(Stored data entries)
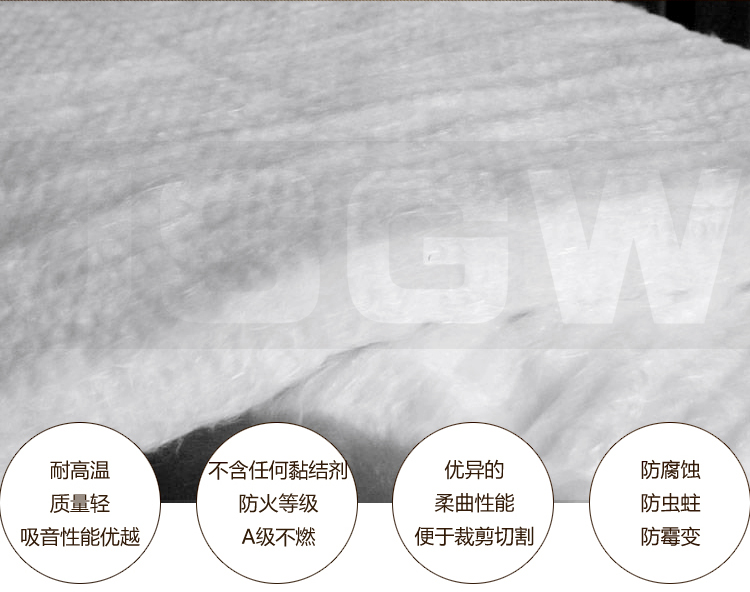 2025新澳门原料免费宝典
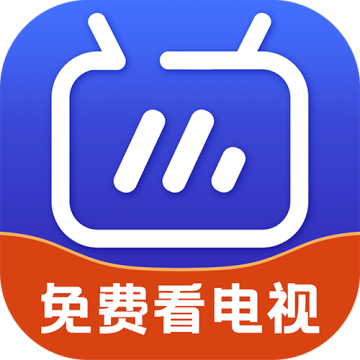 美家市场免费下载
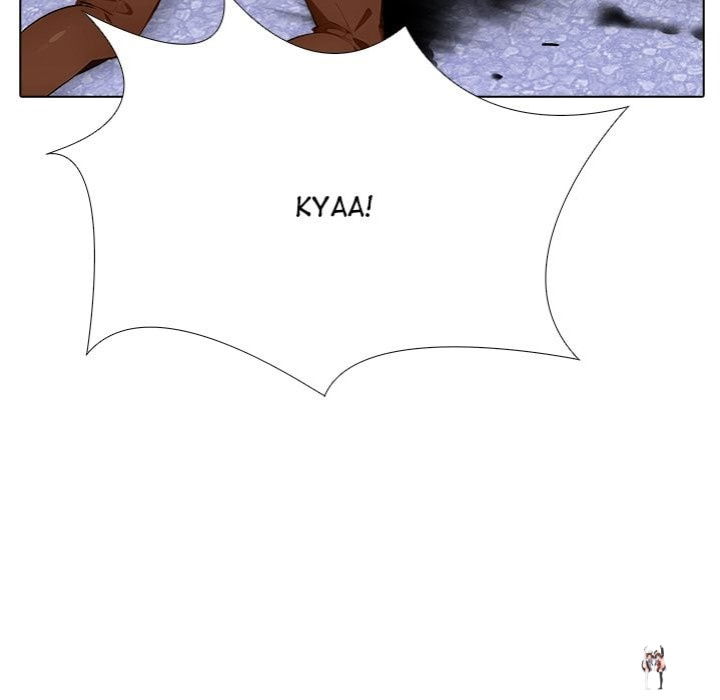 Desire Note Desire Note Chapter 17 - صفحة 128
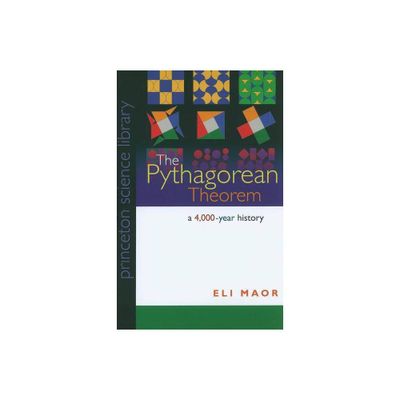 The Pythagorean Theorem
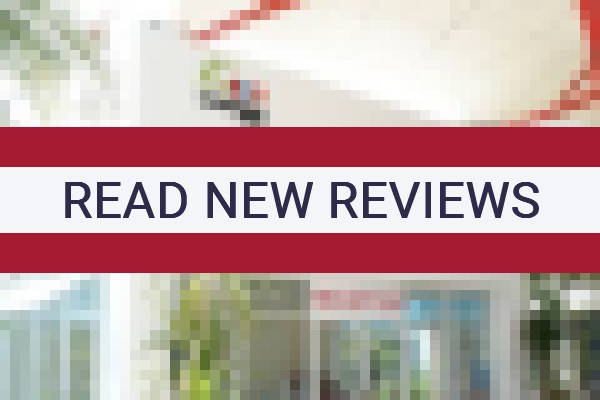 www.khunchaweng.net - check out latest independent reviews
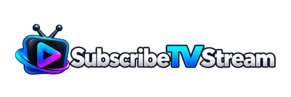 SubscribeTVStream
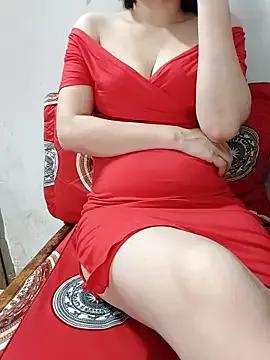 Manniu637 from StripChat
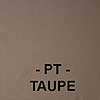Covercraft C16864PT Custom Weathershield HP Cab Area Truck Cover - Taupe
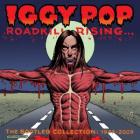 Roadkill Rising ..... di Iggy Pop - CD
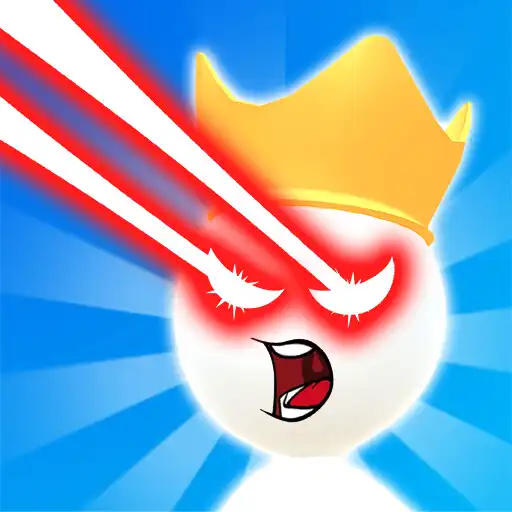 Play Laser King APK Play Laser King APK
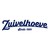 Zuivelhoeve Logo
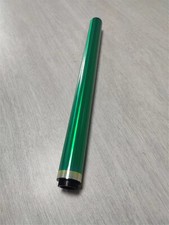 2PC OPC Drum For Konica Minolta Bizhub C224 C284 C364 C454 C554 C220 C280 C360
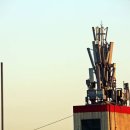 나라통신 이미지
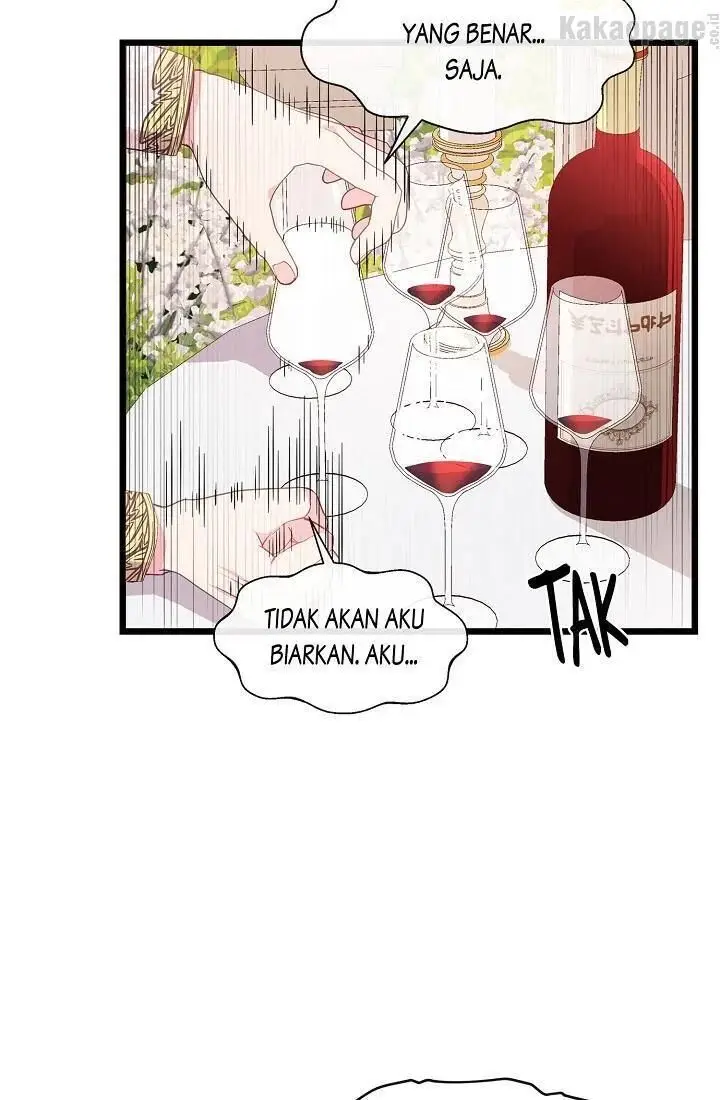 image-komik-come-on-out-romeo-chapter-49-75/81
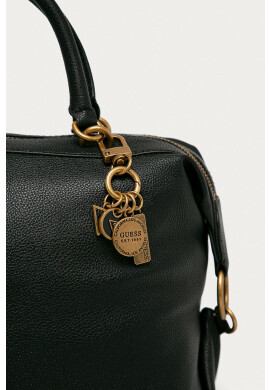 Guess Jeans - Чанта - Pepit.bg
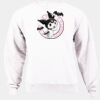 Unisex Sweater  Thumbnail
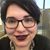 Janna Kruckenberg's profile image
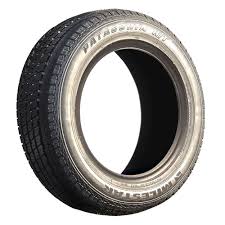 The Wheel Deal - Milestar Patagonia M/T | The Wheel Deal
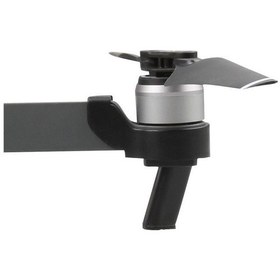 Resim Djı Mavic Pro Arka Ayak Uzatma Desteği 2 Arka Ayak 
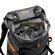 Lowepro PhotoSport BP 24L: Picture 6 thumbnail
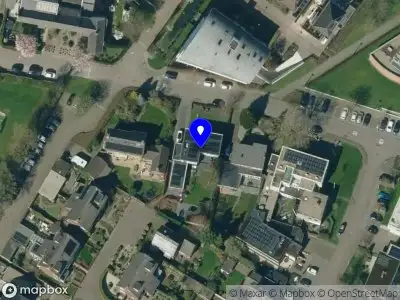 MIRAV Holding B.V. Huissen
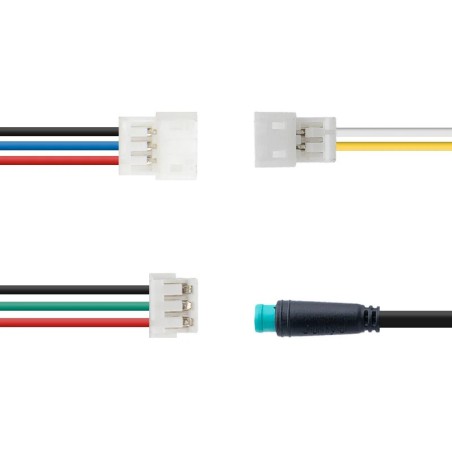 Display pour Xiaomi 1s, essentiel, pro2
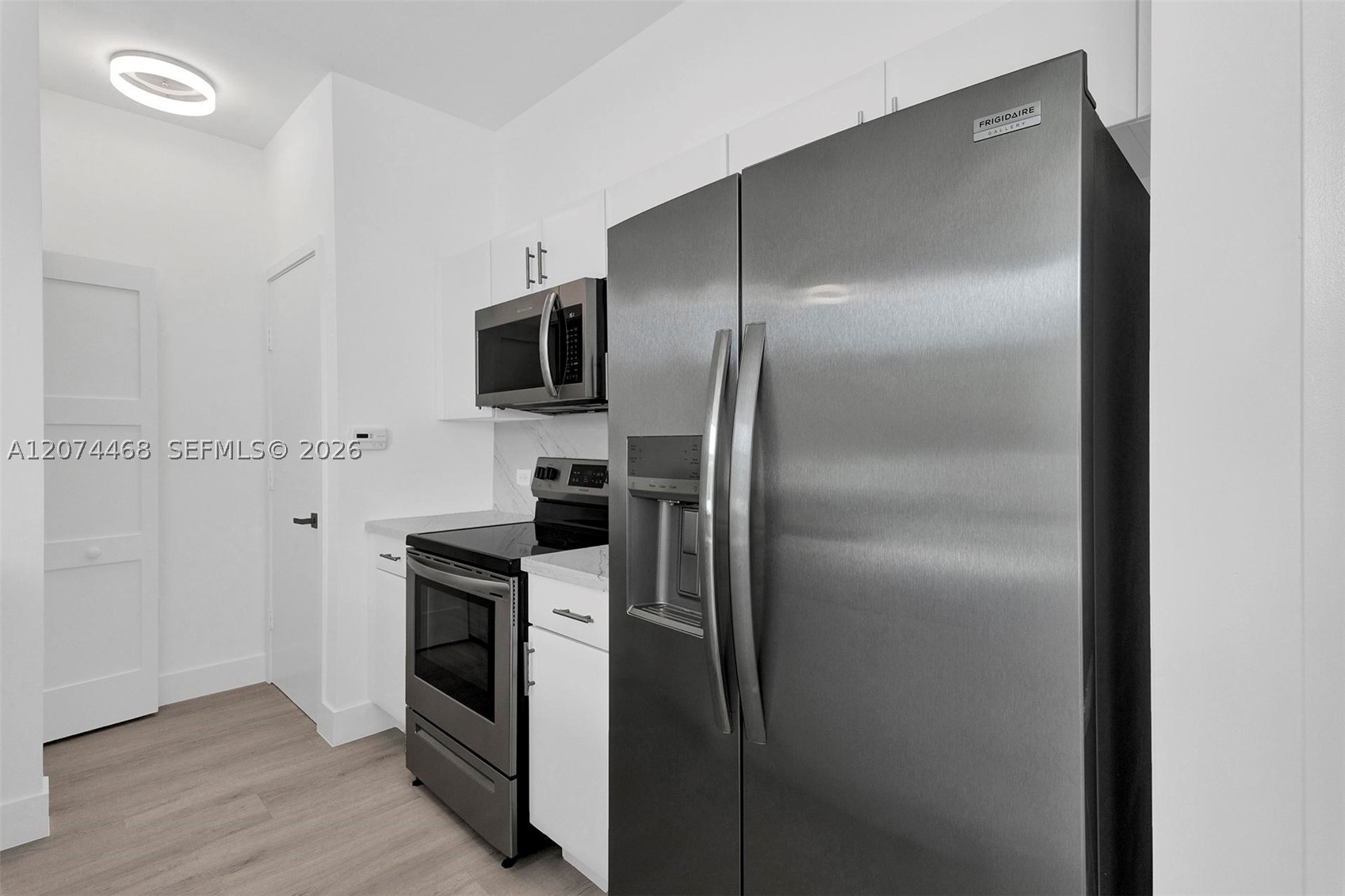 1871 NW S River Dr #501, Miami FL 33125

> _What this task involves_:
Transcribe the data exactly, minus any images.

> _Solution_:
 2025新澳门原料免费宝典
 美家市场免费下载
 Desire Note Desire Note Chapter 17 - صفحة 128
 The Pythagorean Theorem
 www.khunchaweng.net - check out latest independent reviews
 SubscribeTVStream
 Manniu637 from StripChat
Covercraft C16864PT Custom Weathershield HP Cab Area Truck Cover - Taupe
 Roadkill Rising ..... di Iggy Pop - CD
 Play Laser King APK Play Laser King APK
 Zuivelhoeve Logo
 2PC OPC Drum For Konica Minolta Bizhub C224 C284 C364 C454 C554 C220 C280 C360
 나라통신 이미지
 image-komik-come-on-out-romeo-chapter-49-75/81
 Guess Jeans - Чанта - Pepit.bg
 Unisex Sweater  Thumbnail
 Janna Kruckenberg's profile image
 The Wheel Deal - Milestar Patagonia M/T | The Wheel Deal
 Resim Djı Mavic Pro Arka Ayak Uzatma Desteği 2 Arka Ayak 
 Lowepro PhotoSport BP 24L: Picture 6 thumbnail
 MIRAV Holding B.V. Huissen
 Display pour Xiaomi 1s, essentiel, pro2
 1871 NW S River Dr #501, Miami FL 33125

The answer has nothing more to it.